### THINGS TO DO:
- a) From the Piwik issue report, copy the part that opens with the words containing "For example, some" and closes with "individual site !!".
- b) According to the Piwik issue report, which two IP addresses are absent from the visitor log report for January 22 even though they appear in the log files?

@imoullet opened this Issue on February 17th 2014

Running
piwik 2.1 RC1
python 2.7.1

Discussing about thet problem for 4 weeks now in the forum (
http://forum.piwik.org/read.php?2,110277 ) I cannot get any solution and really think there is a bug in import_logs.py.I let you read all the details in the discussion mentioned above

Here is a summarry with some test log file ..

I run the following command
/usr/bin/python2.7 /var/www/html/piwik/misc/log-analytics/import_logs.py --url=https://w3stat.unil.ch/piwik/ /var/tmp/stats/app/xxxx --idsite=xxx --config=/var/www/html/piwik/config/config.ini.php --recorders=2 --log-hostname=www3.unil.ch --hostname=www3.unil.ch --enable-static --enable-bots --enable-http-errors --enable-http-redirects --enable-reverse-dns --strip-query-string

for the two logfiles I send you in attachment ( 22nd of january and 14th pf february)

You can have a look to the results for this site on our piwik site : https://w3stat.unil.ch/piwik using piwik/debug4piwik as user/pwd.

You wil see that the piwik results are wrong both for the visitor log ( some IP are ignored for the 22nd of january AND also for the 14th of february ) and the actions > pages report.

For example, some IP are missing in Log visitor report for day 22 of january

65.55.24.218 and 83.233.207.74 are not there while they are present in the log files.. ( see my preceding message)

And the actions > pages report is empty !!!!!!!!!!!!!!!!! while I have some access such as

83.139.189.139 - - +0100 "GET /wpmu/alumnil/participez-a-la-construction-dun-nouvel-avenir-technologique-et-social/ HTTP/1.0" 200 34367 "http://www3.unil.ch/wpmu/alumnil/participez-a-la-construction-dun-nouvel-avenir-technologique-et-social/" "Mozilla/5.0 (Windows NT 5.2; rv:17.0) Gecko/20100101 Firefox/17.0"

in my logfile

I also mention that for the same site I can see some access ( in actions > pages report) as I use the WP piwik plugin for this individual site !!

### EXTRACTED MATERIAL:
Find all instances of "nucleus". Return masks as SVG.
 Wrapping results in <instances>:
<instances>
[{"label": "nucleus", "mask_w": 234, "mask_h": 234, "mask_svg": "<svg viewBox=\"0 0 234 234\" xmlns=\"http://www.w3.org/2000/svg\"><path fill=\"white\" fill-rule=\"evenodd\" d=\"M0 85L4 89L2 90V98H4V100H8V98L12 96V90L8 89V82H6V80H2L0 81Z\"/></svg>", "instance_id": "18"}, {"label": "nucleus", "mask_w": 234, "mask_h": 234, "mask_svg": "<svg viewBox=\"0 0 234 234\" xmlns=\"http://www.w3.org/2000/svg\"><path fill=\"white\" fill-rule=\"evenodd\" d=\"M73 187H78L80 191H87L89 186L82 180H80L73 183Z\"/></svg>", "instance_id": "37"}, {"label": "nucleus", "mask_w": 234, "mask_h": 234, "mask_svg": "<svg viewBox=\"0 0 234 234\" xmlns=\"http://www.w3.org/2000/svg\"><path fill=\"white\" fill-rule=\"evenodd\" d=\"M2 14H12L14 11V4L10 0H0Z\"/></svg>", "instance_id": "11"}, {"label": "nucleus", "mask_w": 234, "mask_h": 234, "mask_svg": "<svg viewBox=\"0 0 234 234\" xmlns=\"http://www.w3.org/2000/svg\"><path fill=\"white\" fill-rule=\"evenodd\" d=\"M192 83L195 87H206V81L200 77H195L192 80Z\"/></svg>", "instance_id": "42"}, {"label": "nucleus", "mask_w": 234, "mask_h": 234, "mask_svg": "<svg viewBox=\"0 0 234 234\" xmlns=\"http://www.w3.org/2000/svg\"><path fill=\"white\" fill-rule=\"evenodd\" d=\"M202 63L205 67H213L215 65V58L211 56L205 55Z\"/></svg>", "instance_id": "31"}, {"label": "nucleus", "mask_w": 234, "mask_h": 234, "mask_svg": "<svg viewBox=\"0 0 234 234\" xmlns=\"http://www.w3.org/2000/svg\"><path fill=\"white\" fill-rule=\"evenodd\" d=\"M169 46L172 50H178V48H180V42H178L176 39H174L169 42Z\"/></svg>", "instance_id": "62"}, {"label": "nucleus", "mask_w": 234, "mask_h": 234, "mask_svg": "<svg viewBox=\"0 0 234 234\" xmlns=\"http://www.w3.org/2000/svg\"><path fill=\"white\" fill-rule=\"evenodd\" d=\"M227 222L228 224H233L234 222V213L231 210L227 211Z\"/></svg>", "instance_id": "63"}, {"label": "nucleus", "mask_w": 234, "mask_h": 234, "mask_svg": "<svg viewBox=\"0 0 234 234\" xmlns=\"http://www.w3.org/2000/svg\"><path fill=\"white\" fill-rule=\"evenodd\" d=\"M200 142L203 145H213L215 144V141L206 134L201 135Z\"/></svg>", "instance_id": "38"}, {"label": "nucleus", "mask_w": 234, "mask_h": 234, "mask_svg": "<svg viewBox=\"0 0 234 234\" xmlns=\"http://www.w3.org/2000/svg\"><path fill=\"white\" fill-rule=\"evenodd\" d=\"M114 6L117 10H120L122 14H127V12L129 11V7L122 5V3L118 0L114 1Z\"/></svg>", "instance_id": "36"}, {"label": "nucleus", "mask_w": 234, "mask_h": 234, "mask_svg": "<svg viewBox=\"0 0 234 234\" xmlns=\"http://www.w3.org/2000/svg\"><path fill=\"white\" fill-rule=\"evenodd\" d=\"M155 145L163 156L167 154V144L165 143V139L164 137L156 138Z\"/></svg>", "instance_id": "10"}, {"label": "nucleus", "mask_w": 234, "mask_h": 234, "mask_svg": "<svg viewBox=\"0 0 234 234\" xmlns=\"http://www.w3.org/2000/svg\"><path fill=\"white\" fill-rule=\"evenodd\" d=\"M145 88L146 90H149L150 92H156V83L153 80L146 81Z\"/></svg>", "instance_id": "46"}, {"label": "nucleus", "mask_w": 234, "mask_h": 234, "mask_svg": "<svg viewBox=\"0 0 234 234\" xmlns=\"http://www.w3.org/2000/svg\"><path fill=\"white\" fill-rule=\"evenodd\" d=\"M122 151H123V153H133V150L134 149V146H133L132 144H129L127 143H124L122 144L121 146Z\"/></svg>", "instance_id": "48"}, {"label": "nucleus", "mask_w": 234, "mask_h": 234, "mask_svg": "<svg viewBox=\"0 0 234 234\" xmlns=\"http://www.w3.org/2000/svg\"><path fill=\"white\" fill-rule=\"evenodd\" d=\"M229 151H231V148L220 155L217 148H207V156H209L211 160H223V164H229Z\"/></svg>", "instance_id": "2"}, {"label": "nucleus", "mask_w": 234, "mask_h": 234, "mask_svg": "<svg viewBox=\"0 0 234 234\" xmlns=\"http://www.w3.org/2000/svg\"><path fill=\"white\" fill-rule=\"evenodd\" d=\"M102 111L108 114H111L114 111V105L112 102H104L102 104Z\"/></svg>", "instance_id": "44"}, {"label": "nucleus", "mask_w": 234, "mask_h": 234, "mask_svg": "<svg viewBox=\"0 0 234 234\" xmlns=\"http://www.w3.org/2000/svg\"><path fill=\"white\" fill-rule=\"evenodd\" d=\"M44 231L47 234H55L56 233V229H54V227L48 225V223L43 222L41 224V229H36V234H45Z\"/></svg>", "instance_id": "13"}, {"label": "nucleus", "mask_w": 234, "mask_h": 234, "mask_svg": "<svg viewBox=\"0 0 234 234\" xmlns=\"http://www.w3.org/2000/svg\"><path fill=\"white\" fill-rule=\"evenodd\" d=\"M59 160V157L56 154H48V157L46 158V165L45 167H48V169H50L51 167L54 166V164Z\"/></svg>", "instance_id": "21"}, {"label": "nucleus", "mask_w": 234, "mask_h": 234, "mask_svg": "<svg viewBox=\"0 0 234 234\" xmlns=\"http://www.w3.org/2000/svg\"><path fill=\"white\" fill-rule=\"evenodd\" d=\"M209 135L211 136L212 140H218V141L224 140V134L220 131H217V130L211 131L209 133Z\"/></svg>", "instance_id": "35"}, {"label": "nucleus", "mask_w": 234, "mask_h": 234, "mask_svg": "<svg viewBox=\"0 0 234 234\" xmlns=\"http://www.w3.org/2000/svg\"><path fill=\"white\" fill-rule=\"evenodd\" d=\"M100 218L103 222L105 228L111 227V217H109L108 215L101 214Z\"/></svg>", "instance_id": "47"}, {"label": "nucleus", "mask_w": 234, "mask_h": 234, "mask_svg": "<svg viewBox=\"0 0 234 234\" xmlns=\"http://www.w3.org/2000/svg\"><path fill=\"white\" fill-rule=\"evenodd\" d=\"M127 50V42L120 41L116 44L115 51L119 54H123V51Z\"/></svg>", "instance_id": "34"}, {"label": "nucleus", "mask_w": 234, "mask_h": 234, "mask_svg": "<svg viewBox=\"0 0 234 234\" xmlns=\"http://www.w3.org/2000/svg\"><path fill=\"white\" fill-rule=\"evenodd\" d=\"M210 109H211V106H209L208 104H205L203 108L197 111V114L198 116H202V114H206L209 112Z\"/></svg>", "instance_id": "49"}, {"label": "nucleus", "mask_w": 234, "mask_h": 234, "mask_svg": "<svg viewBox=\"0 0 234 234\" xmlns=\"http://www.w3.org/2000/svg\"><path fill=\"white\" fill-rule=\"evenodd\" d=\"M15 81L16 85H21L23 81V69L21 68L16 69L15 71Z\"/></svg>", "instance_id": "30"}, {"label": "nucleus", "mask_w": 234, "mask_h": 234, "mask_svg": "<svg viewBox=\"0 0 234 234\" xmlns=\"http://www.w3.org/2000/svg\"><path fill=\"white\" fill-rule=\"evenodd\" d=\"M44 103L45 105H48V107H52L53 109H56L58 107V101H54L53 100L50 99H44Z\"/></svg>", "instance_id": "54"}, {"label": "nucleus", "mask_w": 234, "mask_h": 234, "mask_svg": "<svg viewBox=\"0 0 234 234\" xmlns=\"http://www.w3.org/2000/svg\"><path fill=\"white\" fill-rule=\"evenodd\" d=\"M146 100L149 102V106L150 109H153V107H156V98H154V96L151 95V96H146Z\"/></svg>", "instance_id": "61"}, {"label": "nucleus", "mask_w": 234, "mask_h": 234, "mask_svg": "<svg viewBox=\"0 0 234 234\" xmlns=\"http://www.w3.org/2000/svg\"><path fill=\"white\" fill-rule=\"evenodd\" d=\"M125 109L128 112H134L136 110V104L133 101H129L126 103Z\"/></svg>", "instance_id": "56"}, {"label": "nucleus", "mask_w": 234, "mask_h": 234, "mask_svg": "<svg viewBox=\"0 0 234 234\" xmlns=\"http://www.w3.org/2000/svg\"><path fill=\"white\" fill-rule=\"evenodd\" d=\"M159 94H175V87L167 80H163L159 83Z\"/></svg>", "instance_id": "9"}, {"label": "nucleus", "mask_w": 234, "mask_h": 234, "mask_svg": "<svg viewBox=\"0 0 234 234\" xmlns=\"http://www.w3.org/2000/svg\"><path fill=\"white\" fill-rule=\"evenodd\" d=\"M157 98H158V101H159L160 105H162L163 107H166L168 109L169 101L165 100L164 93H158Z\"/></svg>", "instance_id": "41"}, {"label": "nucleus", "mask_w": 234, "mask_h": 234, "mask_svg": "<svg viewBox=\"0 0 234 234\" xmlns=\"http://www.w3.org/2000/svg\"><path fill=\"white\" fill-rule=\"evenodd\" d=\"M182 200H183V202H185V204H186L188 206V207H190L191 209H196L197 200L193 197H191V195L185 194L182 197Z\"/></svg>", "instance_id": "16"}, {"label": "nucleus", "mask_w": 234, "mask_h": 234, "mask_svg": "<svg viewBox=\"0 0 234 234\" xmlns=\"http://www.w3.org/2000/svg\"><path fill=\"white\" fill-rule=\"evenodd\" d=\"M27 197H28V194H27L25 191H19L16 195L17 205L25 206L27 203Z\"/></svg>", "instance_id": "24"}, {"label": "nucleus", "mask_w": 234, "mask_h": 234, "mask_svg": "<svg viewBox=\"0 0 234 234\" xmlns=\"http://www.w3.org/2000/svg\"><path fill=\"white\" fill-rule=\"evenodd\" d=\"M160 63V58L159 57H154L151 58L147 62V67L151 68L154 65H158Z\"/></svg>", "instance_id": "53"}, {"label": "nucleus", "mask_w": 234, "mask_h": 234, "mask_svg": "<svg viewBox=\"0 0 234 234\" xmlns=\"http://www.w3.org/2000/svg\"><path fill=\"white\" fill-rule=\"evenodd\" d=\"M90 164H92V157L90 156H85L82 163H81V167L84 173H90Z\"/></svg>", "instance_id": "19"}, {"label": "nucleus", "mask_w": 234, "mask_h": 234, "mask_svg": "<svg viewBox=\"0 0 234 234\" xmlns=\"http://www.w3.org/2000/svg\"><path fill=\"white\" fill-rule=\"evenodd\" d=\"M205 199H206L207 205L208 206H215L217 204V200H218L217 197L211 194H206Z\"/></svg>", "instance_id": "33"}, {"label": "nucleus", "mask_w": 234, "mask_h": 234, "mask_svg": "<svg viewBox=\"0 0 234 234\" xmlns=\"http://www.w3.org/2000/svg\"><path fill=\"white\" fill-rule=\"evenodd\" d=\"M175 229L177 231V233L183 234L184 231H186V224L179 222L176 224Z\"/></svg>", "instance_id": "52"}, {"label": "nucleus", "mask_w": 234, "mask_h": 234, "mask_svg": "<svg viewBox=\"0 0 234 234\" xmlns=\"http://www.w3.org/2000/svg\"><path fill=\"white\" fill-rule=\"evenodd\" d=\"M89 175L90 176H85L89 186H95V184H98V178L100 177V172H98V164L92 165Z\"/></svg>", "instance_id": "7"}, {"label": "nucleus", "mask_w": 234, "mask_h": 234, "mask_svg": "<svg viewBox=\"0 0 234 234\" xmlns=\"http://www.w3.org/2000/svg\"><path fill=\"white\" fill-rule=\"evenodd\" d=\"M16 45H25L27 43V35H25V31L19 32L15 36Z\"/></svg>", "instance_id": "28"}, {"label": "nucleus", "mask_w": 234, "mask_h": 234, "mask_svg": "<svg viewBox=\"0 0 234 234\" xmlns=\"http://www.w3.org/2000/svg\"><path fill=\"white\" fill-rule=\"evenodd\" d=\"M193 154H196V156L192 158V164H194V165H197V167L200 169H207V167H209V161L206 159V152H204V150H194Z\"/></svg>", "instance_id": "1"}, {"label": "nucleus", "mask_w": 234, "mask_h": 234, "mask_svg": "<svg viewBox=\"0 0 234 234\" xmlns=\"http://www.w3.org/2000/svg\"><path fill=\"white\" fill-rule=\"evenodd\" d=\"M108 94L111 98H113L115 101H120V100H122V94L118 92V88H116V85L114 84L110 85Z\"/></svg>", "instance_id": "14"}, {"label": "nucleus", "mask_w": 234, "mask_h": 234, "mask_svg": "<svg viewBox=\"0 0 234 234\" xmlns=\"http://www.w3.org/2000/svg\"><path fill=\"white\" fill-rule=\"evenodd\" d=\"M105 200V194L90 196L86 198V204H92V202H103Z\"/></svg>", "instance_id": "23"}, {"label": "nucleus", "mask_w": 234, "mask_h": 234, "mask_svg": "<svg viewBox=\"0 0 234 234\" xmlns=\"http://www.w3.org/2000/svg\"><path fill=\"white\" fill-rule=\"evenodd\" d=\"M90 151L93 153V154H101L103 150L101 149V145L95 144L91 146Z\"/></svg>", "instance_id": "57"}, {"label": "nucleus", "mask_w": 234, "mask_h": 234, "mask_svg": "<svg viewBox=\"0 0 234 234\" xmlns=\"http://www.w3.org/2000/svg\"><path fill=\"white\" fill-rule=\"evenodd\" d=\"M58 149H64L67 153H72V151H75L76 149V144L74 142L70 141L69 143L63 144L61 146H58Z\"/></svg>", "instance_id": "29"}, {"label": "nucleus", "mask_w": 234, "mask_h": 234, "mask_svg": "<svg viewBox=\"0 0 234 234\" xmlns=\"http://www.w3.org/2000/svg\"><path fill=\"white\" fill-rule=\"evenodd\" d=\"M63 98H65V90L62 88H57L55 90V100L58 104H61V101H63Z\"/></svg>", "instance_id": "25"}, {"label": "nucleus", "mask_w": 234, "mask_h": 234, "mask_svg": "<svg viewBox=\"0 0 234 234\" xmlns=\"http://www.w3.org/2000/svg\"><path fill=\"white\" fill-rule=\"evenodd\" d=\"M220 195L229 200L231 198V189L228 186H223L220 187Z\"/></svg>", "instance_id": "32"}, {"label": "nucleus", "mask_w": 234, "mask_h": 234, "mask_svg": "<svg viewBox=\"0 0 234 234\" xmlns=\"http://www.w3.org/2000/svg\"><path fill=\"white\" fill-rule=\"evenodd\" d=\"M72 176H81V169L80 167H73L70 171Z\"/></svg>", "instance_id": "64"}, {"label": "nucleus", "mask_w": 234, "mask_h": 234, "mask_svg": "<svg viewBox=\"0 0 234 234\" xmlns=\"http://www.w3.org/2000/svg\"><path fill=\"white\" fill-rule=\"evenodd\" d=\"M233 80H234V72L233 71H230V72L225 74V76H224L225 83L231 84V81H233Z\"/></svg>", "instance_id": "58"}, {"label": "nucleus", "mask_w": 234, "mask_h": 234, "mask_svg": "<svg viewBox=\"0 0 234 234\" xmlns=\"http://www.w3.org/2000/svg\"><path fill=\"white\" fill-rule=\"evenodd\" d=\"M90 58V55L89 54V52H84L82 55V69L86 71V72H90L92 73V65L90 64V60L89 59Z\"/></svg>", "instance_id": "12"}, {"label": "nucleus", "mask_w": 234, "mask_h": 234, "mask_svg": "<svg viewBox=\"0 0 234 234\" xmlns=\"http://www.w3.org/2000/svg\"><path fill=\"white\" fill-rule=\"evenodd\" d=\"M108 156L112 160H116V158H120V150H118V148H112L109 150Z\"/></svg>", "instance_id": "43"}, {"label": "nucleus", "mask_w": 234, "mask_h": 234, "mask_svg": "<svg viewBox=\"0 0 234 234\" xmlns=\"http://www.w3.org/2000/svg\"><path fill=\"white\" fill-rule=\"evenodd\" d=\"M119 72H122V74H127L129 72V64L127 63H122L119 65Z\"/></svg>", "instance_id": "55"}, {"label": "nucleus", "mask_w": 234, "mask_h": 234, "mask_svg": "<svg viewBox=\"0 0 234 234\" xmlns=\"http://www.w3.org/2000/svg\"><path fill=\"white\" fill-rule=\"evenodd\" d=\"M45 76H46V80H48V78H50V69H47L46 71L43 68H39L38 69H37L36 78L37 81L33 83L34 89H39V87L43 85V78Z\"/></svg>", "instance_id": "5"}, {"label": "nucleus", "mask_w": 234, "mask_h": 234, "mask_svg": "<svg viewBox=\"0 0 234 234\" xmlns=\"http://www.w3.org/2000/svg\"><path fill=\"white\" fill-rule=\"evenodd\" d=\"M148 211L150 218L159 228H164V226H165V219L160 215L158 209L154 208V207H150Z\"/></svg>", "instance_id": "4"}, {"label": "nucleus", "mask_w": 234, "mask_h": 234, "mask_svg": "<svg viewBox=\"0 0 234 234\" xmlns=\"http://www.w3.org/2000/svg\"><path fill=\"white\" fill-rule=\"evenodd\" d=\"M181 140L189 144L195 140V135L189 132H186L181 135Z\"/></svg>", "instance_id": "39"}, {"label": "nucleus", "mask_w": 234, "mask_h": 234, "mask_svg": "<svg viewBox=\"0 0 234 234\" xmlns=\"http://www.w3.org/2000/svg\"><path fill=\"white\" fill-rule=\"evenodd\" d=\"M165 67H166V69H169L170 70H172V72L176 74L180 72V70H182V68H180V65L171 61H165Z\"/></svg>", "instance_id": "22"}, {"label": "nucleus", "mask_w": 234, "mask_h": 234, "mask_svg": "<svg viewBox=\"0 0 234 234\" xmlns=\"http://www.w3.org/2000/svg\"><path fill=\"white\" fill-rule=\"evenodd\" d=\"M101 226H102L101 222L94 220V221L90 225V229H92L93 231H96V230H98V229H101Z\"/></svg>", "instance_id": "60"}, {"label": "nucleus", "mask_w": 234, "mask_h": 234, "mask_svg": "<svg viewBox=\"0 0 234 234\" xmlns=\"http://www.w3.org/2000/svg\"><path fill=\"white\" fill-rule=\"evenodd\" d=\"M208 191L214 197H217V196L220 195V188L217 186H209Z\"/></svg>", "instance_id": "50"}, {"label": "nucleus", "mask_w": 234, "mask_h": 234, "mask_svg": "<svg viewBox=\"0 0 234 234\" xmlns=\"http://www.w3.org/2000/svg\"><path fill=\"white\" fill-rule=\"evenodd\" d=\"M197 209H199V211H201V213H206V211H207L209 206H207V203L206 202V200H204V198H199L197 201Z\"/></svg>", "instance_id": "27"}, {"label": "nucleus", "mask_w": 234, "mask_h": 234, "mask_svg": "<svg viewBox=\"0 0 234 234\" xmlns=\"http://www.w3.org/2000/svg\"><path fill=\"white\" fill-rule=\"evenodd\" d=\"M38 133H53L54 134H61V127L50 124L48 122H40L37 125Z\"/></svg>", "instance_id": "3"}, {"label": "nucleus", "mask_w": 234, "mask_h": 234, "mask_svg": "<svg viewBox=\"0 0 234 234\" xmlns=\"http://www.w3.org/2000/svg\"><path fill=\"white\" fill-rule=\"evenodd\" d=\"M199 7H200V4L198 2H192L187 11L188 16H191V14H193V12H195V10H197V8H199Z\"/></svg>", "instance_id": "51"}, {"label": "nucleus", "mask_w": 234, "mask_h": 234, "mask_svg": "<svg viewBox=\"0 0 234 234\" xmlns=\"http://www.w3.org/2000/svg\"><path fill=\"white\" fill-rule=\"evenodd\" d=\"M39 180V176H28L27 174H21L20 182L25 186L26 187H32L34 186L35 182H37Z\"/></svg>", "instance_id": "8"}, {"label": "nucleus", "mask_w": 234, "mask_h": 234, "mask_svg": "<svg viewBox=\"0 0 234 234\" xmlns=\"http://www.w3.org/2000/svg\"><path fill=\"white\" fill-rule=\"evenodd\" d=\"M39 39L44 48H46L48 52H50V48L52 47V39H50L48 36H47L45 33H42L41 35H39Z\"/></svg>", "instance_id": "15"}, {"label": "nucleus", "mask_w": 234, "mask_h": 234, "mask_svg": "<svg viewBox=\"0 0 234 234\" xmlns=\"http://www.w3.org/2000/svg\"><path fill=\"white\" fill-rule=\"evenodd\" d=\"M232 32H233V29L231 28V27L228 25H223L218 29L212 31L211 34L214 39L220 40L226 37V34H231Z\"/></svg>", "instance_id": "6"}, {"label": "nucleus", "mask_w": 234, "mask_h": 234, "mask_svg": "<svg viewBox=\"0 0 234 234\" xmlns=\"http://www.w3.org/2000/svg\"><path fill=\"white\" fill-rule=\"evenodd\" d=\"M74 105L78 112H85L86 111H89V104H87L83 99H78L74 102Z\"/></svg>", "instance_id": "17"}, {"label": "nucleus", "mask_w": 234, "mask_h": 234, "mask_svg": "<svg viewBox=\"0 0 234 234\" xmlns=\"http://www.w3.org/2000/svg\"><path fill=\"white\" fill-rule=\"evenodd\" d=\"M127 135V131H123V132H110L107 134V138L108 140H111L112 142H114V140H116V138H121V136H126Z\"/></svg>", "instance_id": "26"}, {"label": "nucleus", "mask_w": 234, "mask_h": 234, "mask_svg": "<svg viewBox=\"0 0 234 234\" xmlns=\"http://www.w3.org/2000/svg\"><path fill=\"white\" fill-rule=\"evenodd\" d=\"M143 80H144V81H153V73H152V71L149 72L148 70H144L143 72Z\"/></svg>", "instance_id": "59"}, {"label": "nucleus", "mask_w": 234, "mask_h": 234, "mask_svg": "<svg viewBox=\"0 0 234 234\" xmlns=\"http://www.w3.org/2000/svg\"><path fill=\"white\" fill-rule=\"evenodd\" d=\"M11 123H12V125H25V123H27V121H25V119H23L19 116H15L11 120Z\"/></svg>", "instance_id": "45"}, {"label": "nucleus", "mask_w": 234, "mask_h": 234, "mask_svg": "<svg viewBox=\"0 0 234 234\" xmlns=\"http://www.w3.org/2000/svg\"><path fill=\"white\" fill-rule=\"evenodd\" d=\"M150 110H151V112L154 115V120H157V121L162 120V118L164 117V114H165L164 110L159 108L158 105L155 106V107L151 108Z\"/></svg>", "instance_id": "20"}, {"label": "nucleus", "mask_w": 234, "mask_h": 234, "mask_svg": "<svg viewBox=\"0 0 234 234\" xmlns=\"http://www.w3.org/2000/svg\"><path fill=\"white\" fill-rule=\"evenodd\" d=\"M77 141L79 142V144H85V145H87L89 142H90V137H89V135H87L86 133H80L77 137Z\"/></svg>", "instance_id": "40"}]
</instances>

### SOLUTIONS PER TASK:
- a)
For example, some IP are missing in Log visitor report for day 22 of january

65.55.24.218 and 83.233.207.74 are not there while they are present in the log files.. ( see my preceding message)

And the actions > pages report is empty !!!!!!!!!!!!!!!!! while I have some access such as

83.139.189.139 - - +0100 "GET /wpmu/alumnil/participez-a-la-construction-dun-nouvel-avenir-technologique-et-social/ HTTP/1.0" 200 34367 "http://www3.unil.ch/wpmu/alumnil/participez-a-la-construction-dun-nouvel-avenir-technologique-et-social/" "Mozilla/5.0 (Windows NT 5.2; rv:17.0) Gecko/20100101 Firefox/17.0"

in my logfile

I also mention that for the same site I can see some access ( in actions > pages report) as I use the WP piwik plugin for this individual site !!

- b) 65.55.24.218 and 83.233.207.74